**What you should do:** Reproduce, word for word, everything in the business intelligence excerpt from "Across industries from" down to "analysis and dissemination.".

An often-overlooked component of CRM is the process of applying lessons learned from customer information to enhance business and customer relationship behaviors. Even after purchasing BI software, it's important that you invest both time and money in defining how the information will be used for business advantage.

Business intelligence is a process - a process of leveraging customer information to enhance corporate behaviors and improve your relationship with current and target customers for enhanced profitability and competitive advantage.

Business Intelligence Advantages

The discipline of business intelligence addresses a broad range of functional activities from data mining and statistical analysis to predictive modeling and reporting. Within the context of CRM, business intelligence is the process of leveraging detailed customer-behavior information to best manage relationships for maximum customer satisfaction, loyalty, retention and profitability.

Across industries from retail sales to healthcare, companies focused on excellence in managing customer relationships have demonstrated the significant competitive advantage through an integrated strategy for business intelligence and CRM.

CRM Strategy and Data Resources

The foundation of a CRM strategy is the capture and leveraging of the right information to enhance your customer relationships. Relationships by their very nature are a reflection of human interaction or behaviors. Information comes in different forms that require different tools and methods for effective collection, analysis and dissemination.

Similarly, business intelligence requires the right tools - data mining, decision support and analytical technologies - to collect and analyze the right information about customer behaviors. The process of BI involves using these tools and information resources to understand related behaviors and outcomes so you can make the necessary changes to your business to achieve the desired results.

**Material:**
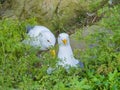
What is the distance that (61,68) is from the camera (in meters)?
2.55

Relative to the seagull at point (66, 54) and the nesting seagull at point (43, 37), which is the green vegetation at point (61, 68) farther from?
the nesting seagull at point (43, 37)

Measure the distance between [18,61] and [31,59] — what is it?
9 centimetres

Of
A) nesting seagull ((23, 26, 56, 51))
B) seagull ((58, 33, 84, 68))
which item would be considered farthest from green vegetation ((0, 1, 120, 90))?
nesting seagull ((23, 26, 56, 51))

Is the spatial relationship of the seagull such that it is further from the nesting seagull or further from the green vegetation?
the nesting seagull

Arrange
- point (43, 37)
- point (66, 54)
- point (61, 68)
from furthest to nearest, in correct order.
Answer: point (43, 37) → point (66, 54) → point (61, 68)

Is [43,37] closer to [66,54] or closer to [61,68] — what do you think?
[66,54]

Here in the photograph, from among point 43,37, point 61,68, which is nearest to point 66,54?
point 61,68

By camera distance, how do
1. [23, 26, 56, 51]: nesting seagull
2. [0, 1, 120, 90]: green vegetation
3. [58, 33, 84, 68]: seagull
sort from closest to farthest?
[0, 1, 120, 90]: green vegetation < [58, 33, 84, 68]: seagull < [23, 26, 56, 51]: nesting seagull

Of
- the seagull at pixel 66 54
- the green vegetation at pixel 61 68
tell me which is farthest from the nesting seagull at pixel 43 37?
the green vegetation at pixel 61 68

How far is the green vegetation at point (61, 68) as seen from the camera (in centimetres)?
239

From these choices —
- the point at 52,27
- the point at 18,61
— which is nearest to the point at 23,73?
the point at 18,61

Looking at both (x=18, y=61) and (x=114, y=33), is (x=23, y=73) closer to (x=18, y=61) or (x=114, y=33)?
(x=18, y=61)

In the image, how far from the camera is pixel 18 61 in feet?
8.46

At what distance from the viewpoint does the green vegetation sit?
7.83ft
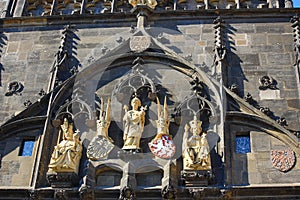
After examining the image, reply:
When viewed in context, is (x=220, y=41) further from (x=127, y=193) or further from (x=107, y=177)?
(x=127, y=193)

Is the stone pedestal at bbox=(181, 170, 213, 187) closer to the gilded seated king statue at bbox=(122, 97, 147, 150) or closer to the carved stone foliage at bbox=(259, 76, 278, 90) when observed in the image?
the gilded seated king statue at bbox=(122, 97, 147, 150)

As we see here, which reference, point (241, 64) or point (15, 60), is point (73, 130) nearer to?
point (15, 60)

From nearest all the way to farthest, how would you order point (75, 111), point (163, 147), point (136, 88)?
point (163, 147), point (75, 111), point (136, 88)

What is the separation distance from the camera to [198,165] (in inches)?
480

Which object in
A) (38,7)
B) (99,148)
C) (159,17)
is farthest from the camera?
(38,7)

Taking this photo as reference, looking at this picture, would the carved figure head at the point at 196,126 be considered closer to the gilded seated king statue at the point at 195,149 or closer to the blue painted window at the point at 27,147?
the gilded seated king statue at the point at 195,149

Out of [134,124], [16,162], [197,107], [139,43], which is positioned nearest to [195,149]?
[197,107]

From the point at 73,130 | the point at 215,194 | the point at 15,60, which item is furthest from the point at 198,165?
the point at 15,60

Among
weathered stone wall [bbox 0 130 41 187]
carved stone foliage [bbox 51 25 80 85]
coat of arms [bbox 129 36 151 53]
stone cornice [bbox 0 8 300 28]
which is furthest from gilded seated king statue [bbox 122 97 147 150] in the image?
stone cornice [bbox 0 8 300 28]

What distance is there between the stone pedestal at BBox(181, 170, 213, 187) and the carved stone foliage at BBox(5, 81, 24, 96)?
474cm

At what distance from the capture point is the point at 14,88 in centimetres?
1457

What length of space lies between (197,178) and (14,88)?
516 centimetres

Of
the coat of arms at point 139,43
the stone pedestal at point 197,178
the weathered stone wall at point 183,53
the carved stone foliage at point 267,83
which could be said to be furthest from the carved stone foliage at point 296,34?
the stone pedestal at point 197,178

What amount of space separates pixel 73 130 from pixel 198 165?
2955mm
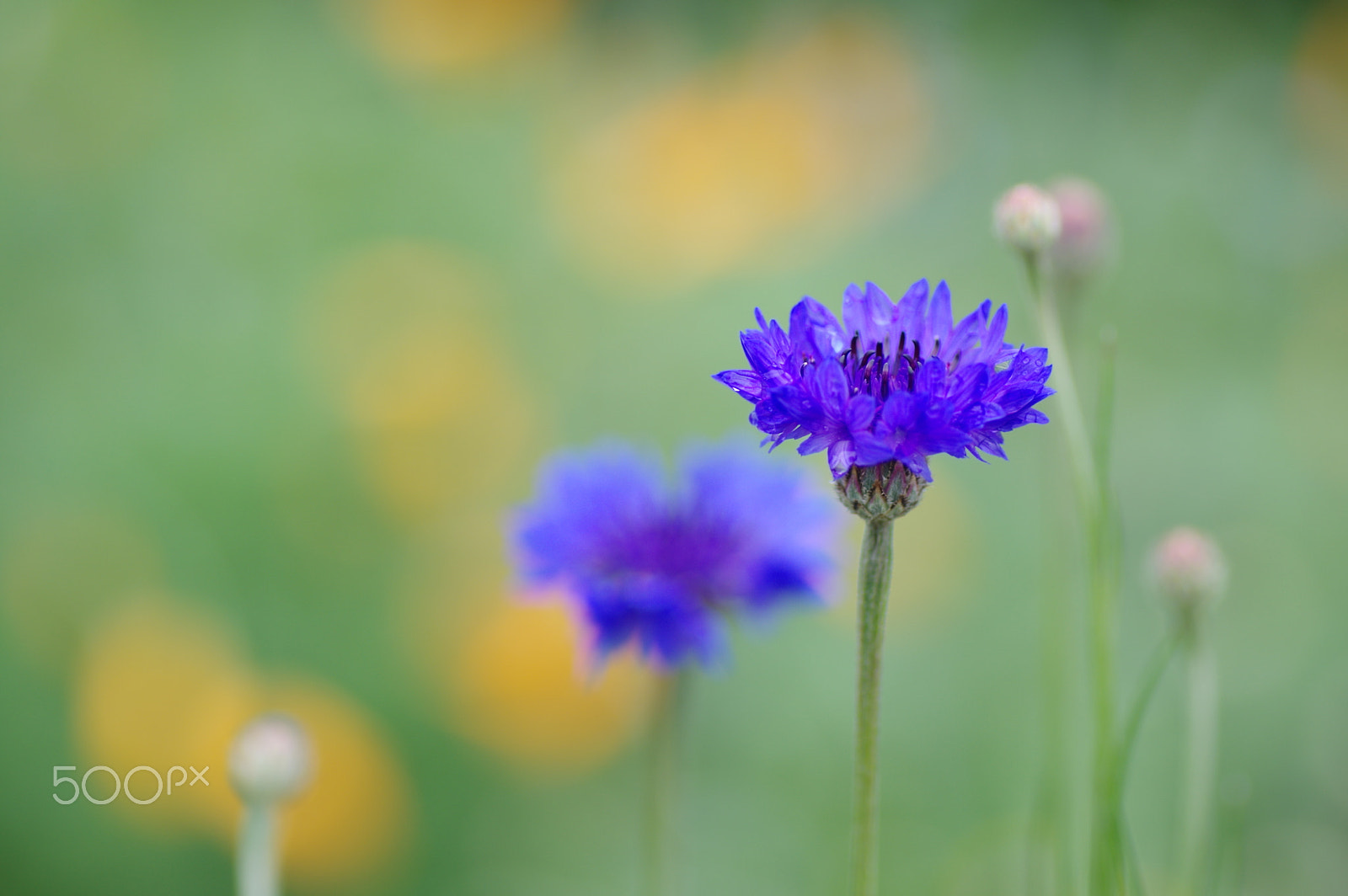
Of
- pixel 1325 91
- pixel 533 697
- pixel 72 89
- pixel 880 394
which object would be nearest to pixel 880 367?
pixel 880 394

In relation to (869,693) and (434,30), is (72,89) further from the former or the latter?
(869,693)

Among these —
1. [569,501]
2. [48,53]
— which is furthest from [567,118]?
[569,501]

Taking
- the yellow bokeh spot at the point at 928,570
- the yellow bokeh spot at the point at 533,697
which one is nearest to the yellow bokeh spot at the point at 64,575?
the yellow bokeh spot at the point at 533,697

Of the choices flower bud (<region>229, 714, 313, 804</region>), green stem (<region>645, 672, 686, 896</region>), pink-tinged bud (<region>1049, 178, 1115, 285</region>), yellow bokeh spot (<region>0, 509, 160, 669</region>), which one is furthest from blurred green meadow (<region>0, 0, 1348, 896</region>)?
flower bud (<region>229, 714, 313, 804</region>)

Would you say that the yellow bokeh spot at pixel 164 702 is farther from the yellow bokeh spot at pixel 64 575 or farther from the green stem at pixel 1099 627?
the green stem at pixel 1099 627

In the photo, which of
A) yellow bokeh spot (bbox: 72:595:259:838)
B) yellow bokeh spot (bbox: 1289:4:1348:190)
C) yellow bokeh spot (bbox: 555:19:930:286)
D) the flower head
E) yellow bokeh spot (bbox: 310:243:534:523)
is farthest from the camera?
yellow bokeh spot (bbox: 1289:4:1348:190)

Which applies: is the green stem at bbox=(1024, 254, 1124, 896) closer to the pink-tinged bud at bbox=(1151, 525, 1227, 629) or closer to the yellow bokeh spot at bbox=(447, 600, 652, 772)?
the pink-tinged bud at bbox=(1151, 525, 1227, 629)
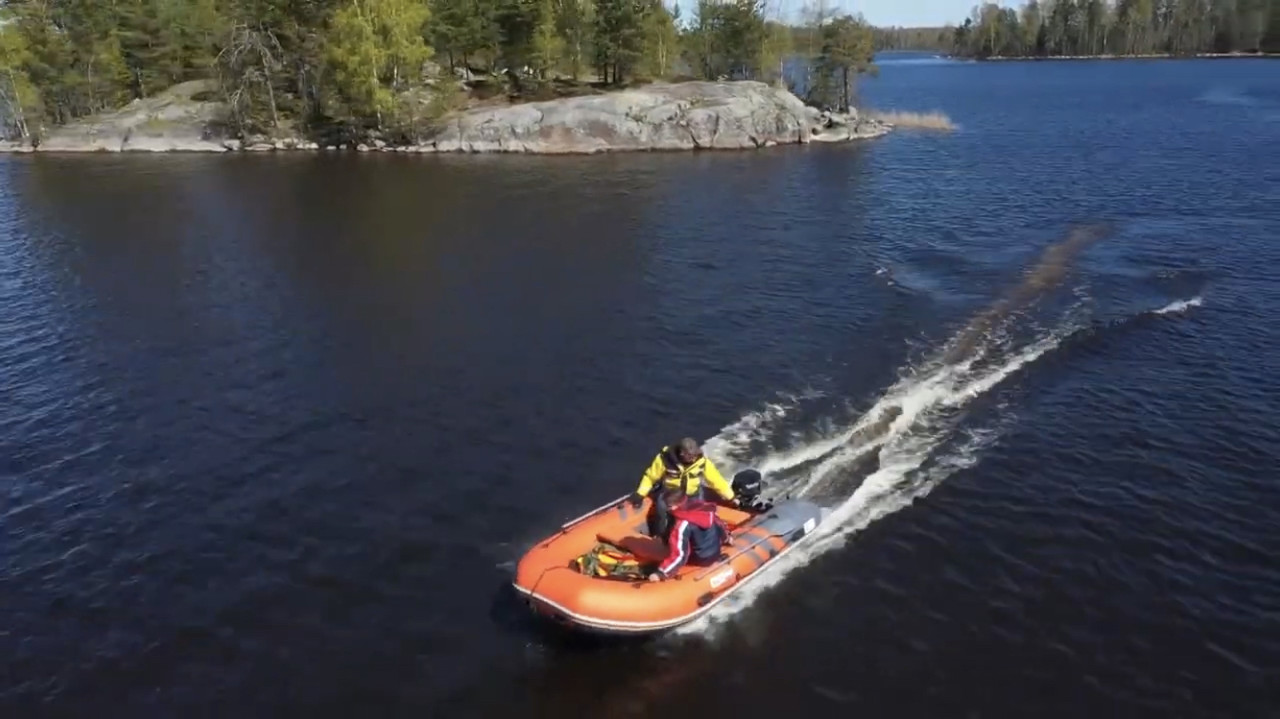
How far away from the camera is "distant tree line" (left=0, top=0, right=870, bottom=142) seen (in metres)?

**Exercise answer:**
Across industries from retail sales to healthcare, companies focused on excellence in managing customer relationships have demonstrated the significant competitive advantage through an integrated strategy for business intelligence and CRM.

CRM Strategy and Data Resources

The foundation of a CRM strategy is the capture and leveraging of the right information to enhance your customer relationships. Relationships by their very nature are a reflection of human interaction or behaviors. Information comes in different forms that require different tools and methods for effective collection, analysis and dissemination.